Près de 156.000 nouveaux postes d’emplois créés chaque année au Maroc

Le volume de l’emploi est passé de 8,845 en 2000 à 10,405 millions en 2010 avec une création annuelle moyenne de 156.000 postes. C’est ce qu’a indiqué Ahmed Lahlimi, haut commissaire au Plan, lors d’une rencontre sur la situation de l’emploi et du chômage au Maroc  qui s’est tenue, mercredi 11 mai 2011, à Casablanca. L’analyse de l’emploi montre que  les bénéficiaires des nouvelles créations d’emploi sont surtout des actifs de sexe masculin avec 118.000 emplois annuellement (75%) contre 38.000 pour les femmes (25%). Selon  le critère de l’âge, le HCP relève que 112.000 emplois annuellement ont été créées au profit des adultes âgés de 40 à 59 ans, 46.000 pour ceux âgés de 30 à 39 ans. En revanche, une perte annuelle de 9.000 emplois a été enregistrée concernant les jeunes de 15 à 29 ans. Quant aux secteurs les plus productifs d’emplois, celui des services  arrive en tête de liste avec la création annuelle de 84.000 emplois entre 2000 et 2010  suivi du BTP (48.000 durant la même période et 63.000 annuellement depuis 2008), de l’agriculture (13.000 emplois) et l’industrie (y compris l’artisanat) avec 10.000 emplois. Les villes ont bénéficié de 1,08 million de nouveaux emplois (69% du total des emplois créés) contre seulement 480.000, soit 31% pour les campagnes. Les emplois se répartissent inégalement entre les régions.
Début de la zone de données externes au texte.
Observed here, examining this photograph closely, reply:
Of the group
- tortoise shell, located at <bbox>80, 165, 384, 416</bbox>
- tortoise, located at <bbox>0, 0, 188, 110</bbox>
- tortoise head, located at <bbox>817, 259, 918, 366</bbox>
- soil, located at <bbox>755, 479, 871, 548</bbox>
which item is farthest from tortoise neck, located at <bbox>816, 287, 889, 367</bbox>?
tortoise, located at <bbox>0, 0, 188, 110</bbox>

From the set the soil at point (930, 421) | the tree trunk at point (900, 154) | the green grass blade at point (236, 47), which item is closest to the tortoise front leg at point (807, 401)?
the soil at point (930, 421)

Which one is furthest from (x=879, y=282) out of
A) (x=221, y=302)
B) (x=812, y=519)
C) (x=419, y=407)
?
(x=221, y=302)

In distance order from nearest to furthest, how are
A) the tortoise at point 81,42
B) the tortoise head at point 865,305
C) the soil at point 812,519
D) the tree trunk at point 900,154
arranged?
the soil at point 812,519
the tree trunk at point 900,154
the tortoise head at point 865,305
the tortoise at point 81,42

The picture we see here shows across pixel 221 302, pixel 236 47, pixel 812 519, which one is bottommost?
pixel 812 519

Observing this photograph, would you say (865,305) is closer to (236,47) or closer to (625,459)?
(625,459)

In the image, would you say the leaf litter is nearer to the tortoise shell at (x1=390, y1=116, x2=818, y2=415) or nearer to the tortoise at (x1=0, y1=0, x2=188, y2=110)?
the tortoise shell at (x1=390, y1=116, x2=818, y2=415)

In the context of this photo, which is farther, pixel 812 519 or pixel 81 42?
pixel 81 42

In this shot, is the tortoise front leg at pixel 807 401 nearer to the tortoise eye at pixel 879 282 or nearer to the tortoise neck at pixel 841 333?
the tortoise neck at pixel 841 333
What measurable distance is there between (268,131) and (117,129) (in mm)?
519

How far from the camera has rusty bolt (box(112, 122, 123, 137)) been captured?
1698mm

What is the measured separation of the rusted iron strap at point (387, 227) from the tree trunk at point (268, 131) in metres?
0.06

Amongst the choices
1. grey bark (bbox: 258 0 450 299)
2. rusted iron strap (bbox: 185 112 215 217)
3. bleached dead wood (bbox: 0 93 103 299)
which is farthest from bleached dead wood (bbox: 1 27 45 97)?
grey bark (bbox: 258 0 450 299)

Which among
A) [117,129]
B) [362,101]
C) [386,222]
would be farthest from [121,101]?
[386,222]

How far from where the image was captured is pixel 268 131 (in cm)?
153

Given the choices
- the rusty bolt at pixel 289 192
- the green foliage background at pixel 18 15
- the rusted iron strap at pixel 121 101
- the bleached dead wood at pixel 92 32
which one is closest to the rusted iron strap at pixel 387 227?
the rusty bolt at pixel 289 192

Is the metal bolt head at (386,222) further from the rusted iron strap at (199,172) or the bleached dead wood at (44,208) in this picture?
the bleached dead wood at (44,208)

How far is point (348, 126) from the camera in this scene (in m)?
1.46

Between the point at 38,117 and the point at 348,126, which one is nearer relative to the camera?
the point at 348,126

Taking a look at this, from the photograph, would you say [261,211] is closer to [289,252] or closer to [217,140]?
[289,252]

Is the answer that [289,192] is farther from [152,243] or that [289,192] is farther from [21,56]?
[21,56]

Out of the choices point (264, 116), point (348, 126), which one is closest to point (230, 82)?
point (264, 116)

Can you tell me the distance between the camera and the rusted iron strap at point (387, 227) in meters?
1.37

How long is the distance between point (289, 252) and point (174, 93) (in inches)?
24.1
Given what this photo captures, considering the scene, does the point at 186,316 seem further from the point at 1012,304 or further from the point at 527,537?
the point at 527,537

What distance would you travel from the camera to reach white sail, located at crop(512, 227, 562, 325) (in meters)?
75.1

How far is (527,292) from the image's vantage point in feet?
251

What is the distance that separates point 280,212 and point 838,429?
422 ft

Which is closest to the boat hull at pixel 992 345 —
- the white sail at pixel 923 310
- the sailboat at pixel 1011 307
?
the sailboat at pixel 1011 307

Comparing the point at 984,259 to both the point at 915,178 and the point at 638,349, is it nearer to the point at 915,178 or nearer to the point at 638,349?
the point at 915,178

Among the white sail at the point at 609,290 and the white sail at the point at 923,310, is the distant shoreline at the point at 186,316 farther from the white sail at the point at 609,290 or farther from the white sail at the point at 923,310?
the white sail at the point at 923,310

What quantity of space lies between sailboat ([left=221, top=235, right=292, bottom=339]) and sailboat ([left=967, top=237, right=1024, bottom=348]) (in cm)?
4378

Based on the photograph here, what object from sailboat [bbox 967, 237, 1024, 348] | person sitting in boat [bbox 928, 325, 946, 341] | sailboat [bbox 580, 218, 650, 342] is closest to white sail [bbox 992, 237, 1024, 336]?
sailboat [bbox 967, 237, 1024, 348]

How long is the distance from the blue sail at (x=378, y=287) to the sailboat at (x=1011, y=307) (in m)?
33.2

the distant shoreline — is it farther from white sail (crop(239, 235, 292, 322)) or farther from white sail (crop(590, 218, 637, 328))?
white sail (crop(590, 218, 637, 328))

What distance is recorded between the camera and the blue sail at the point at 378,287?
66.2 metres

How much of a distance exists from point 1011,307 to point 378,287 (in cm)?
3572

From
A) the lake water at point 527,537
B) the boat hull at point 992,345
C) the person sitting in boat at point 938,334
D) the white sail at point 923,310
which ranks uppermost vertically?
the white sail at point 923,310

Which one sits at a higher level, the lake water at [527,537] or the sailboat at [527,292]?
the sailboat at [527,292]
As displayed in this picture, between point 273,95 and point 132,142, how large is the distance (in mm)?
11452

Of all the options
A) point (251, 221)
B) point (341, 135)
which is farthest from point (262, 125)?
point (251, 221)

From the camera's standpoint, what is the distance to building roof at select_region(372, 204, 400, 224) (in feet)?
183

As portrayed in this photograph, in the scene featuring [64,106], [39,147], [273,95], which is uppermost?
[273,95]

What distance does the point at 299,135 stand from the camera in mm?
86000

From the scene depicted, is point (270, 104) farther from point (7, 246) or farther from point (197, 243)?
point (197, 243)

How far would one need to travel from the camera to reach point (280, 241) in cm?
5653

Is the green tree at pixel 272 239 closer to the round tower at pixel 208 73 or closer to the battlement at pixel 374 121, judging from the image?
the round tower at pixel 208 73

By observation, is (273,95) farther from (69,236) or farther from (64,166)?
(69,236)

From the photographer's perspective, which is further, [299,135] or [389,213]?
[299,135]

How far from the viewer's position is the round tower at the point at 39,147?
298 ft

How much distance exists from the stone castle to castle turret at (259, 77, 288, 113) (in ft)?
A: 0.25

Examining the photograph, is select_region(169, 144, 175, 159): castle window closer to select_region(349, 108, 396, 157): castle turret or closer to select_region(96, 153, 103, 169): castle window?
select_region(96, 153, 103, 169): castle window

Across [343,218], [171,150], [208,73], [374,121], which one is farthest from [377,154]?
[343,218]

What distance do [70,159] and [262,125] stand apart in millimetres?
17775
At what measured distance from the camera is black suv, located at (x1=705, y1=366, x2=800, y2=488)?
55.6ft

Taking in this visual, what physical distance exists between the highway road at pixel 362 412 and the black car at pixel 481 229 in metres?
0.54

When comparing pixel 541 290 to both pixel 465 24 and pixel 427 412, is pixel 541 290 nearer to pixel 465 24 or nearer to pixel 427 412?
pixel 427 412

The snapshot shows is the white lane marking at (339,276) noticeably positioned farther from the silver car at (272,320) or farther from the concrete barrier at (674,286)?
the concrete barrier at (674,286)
En effet, le nombre d’emplois créés annuellement dans le Grand Casablanca s’est élevé à  28.000 postes contre 17.000 pour la région de Marrakech-Tensift-Al Haouz  et 1000 postes pour la région de Tadla-Azilal. Lors de cette rencontre, M. Lahlimi a précisé que l’emploi global dans sa grande majorité est peu conforme aux normes de l’emploi décent. Près de 2 salariés sur 3  travaillent sans contrat, notamment dans les secteurs de l’agriculture et du BTP où cette proportion dépasse 90%. Un actif  occupé sur 3 est diplômé (23,7% ont un diplôme de niveau moyen et 10,8% un diplôme de niveau supérieur). Cette proportion passe de 12,4% dans l’agriculture, à 32,0% dans le BTP, à 44,2% dans l’industrie pour atteindre 55,7% dans les services.
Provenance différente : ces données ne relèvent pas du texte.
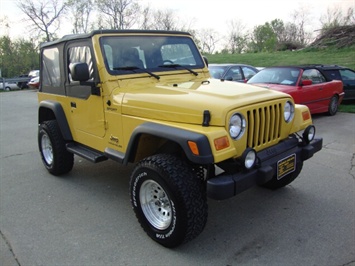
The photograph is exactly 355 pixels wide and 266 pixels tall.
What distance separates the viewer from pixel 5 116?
11.3 meters

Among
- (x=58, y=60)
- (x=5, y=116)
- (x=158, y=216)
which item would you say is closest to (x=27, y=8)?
(x=5, y=116)

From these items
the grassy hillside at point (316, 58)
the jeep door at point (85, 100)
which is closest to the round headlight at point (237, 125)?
the jeep door at point (85, 100)

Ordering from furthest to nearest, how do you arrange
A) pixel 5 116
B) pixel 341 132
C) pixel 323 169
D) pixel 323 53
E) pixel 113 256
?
pixel 323 53 → pixel 5 116 → pixel 341 132 → pixel 323 169 → pixel 113 256

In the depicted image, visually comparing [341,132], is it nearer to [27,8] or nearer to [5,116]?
[5,116]

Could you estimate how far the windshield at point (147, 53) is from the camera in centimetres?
375

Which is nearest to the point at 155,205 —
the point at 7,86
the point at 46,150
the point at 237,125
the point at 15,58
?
the point at 237,125

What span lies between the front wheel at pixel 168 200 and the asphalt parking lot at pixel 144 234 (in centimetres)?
19

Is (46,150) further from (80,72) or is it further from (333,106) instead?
(333,106)

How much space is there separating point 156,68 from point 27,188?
2.51 m

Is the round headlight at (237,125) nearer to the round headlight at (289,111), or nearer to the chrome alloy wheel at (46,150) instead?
the round headlight at (289,111)

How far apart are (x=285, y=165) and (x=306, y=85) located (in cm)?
580

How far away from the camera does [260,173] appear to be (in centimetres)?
287

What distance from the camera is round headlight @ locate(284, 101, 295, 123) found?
342 centimetres

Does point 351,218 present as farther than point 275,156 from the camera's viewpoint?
Yes
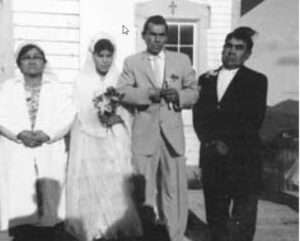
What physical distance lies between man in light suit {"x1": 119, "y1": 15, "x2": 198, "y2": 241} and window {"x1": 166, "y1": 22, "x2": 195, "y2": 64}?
2.00m

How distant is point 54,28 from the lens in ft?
14.8

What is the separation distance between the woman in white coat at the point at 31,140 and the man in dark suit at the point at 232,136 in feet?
2.88

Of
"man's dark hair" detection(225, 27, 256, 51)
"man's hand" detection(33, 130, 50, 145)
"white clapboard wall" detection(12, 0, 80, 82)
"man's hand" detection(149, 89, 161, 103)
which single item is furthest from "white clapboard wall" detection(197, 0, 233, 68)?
"man's hand" detection(33, 130, 50, 145)

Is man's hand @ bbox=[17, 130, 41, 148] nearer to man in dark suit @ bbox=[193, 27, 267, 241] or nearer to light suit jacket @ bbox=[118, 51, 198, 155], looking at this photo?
light suit jacket @ bbox=[118, 51, 198, 155]

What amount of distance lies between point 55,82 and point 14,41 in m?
0.89

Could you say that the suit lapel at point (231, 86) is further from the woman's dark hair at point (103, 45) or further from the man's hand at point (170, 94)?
the woman's dark hair at point (103, 45)

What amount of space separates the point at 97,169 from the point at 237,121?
0.95 metres

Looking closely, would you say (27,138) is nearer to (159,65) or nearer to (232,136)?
(159,65)

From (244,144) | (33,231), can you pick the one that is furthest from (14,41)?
(244,144)

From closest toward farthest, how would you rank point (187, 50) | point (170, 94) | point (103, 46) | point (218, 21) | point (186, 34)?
1. point (170, 94)
2. point (103, 46)
3. point (187, 50)
4. point (186, 34)
5. point (218, 21)

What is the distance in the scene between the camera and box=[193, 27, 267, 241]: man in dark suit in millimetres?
3531

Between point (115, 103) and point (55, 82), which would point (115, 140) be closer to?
point (115, 103)

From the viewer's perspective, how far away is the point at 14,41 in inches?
173

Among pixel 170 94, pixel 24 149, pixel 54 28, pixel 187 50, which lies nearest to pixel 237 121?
pixel 170 94
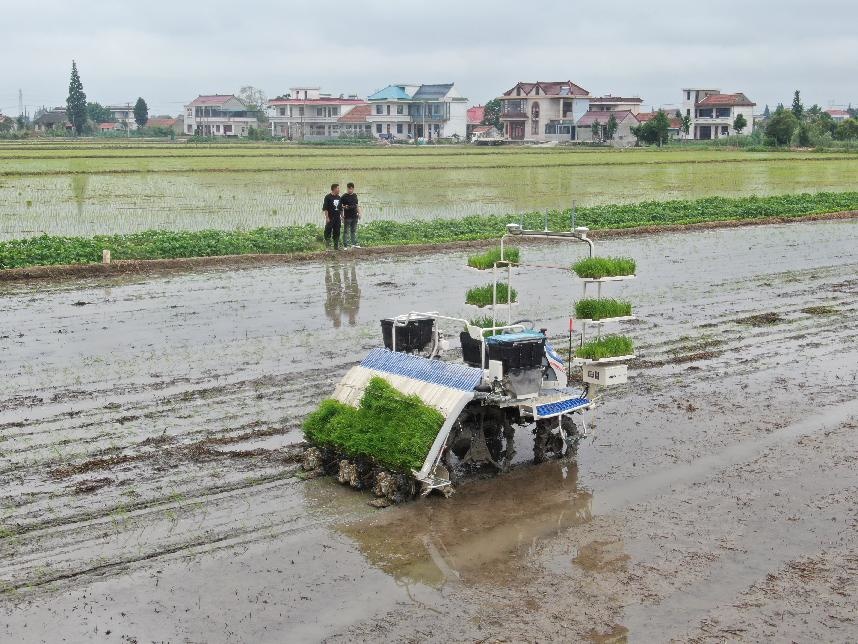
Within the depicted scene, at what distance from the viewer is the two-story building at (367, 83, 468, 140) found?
120188 mm

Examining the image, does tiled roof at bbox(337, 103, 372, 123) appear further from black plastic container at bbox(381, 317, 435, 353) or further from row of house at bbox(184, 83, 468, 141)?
black plastic container at bbox(381, 317, 435, 353)

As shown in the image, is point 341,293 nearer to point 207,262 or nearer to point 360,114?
point 207,262

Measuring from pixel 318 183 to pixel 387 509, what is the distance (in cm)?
3751

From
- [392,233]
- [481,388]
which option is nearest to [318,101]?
[392,233]

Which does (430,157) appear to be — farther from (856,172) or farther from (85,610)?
(85,610)

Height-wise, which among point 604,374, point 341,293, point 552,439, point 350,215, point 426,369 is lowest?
point 552,439

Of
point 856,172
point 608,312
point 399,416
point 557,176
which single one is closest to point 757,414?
point 608,312

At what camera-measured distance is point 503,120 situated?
119 metres

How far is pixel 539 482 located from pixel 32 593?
479cm

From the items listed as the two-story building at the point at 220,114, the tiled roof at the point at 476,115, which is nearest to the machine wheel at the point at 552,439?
the two-story building at the point at 220,114

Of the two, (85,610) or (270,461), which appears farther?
(270,461)

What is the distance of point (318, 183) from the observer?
46031 millimetres

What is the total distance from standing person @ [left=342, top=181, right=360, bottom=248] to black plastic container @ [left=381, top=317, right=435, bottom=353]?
1360 cm

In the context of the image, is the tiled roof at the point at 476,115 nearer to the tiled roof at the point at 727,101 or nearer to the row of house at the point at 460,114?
the row of house at the point at 460,114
A noter que l’emploi non rémunéré représente 23% de l’emploi au niveau national et 42% en milieu rural. Par ailleurs, près de 8% du volume global de l’emploi est soit occasionnel, soit saisonnier.  Et seulement  de 20% de la population active occupée bénéficient de la couverture médicale (32% en milieu urbain et 4,5% en milieu rural).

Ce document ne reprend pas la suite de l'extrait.